### SOURCE DOCUMENT
* Served as a Democratic State Senator in Ohio (2001-02)
* Was elected to the U.S. House of Representatives in 2002
* Formally shifted from pro-life to pro-choice in 2015
* Seeks to politically “kill and confront” Republican “extremists”
* Lost race for U.S. Senate seat in 2022
Tim Ryan was born on July 16, 1973 in Niles, Ohio. Raised in northeast Ohio, he enrolled in 1991 at Youngstown State University, where he became quarterback of the football team. When a serious knee injury ended his athletic career in 1992, however, Ryan transferred to Bowling Green State University, where he went on to graduate with a Political Science degree in 1995.
After college, Ryan joined the staff of Ohio Democrat Congressman James Traficant. Soon thereafter, he returned to school and earned a J.D. degree from the University of New Hampshire School of Law (previously known as the Franklin Pierce Law Center) in 2000.
From 2001-2002, Ryan served as a Democratic State Senator for Ohio’s 32nd District. In 2002 he was elected to represent Ohio’s 17th Congressional District in the U.S. House of Representatives, where he officially took office on January 3, 2003.
In 2006, Ryan — who had been raised in what he described as a “very, very Catholic” setting and was strongly pro-life — worked with pro-choice Democrat congresswoman Rosa DeLauro of Connecticut on a legislative package called the “Preventing Unintended Pregnancies, Reducing the Need for Abortion and Supporting Parents Act.” The bill failed to gain traction in Congress, but Ryan eventually introduced it again in 2009.
In April 2012, the Cleveland Plain Dealer reported that in 2009 Ryan had helped secure a $982,000 grant to fund a “mindfulness” meditation program in the elementary schools of Youngstown and Warren, Ohio. The Plain Dealer described one particular technique used in some of the meditation sessions as follows: “Mindfulness teachers give each beginner a single raisin. The student holds it near his or her lips but doesn’t eat it. He gazes at it. He holds it to his ear and squeezes to hear its sound. This is done slowly, with a sense of calm. By the time the student eats the simple, single raisin, he is aware of the sensory urges it elicited. If a raisin can arouse all these sensations, so can all other external things. This awareness is the lesson.”
In August 2012, Ryan was arrested for public intoxication in Virginia. The charges were eventually dismissed by a judge in early December of that year.
Following the reconfiguration of Ohio’s Congressional Districts, Ryan’s successful reelection bid in 2012 made him the U.S. Representative for the state’s 13th District.
In an effort to advocate for an increase in employees’ minimum hourly wage, in July 2014 Ryan and his wife took part in a “challenge” — promoted by Americans United For Change – to try to live for one week on the existing minimum wage of $7.25 per hour. After those seven days had elapsed, Ryan lamented: “There is no way my wife and I could simulate the stress levels and decision making that has to go into living on a minimum wage.”
######
PROBLEM TO WORK ON: Quote the passage of the Tim Ryan profile above between "From 2001-2002, Ryan" and "again in 2009.", inclusive, word for word.
### MATERIAL PROVIDED
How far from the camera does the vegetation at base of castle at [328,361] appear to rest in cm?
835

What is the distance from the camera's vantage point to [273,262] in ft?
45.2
######
ANSWER TO THE TASK:
From 2001-2002, Ryan served as a Democratic State Senator for Ohio’s 32nd District. In 2002 he was elected to represent Ohio’s 17th Congressional District in the U.S. House of Representatives, where he officially took office on January 3, 2003.
In 2006, Ryan — who had been raised in what he described as a “very, very Catholic” setting and was strongly pro-life — worked with pro-choice Democrat congresswoman Rosa DeLauro of Connecticut on a legislative package called the “Preventing Unintended Pregnancies, Reducing the Need for Abortion and Supporting Parents Act.” The bill failed to gain traction in Congress, but Ryan eventually introduced it again in 2009.